Immunohistochemical findings in cellular leiomyomas. A Tumor cells showing diffuse and strong positivity for transgelin (case no. 26, × 200). B Another example with focal and weak positivity for transgelin (case no. 35, × 200). C Diffuse and strong expression of smoothelin (case no. 1, × 200). D Focal weak positivity of smoothelin (note the strong expression in smooth muscle cells of the vessel wall) (case no. 3, × 200). E Weak expression of smoothelin in some tumor cells (case no. 18, × 100).

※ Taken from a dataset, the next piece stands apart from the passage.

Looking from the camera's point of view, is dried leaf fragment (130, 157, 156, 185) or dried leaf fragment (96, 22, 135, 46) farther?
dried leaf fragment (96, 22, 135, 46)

F Negative staining of smoothelin in tumor cells (note the positivity in the adjacent myometrium) (case no. 7, × 200). G Diffuse and strong expression of CD10 (case no. 35, × 200). H Negativity of IFITM1 (note the positivity in endothelial cells) (case no. 40, × 200). I Diffuse and strong expression of HMGA2 (case no. 14, × 200)
CD44 expression was detected in 8/52 cases (15.4%) and HMB45 in 2/52 cases (3.8%). From antibodies not listed in Table 3, the expression of HMGA2 was observed in 23/52 cases (44.2%), but only in 19/52 of cases (36.5%) was the expression classified as overexpression (≥ 50% tumor cells) (Fig. 3). All 52/52 cases (100%) showed a retained expression of FH. NTRK expression was seen in 5 cases (3 nuclear, 2 cytoplasmic), but no case with NTRK rearrangement was found. ALK was negative in all cases.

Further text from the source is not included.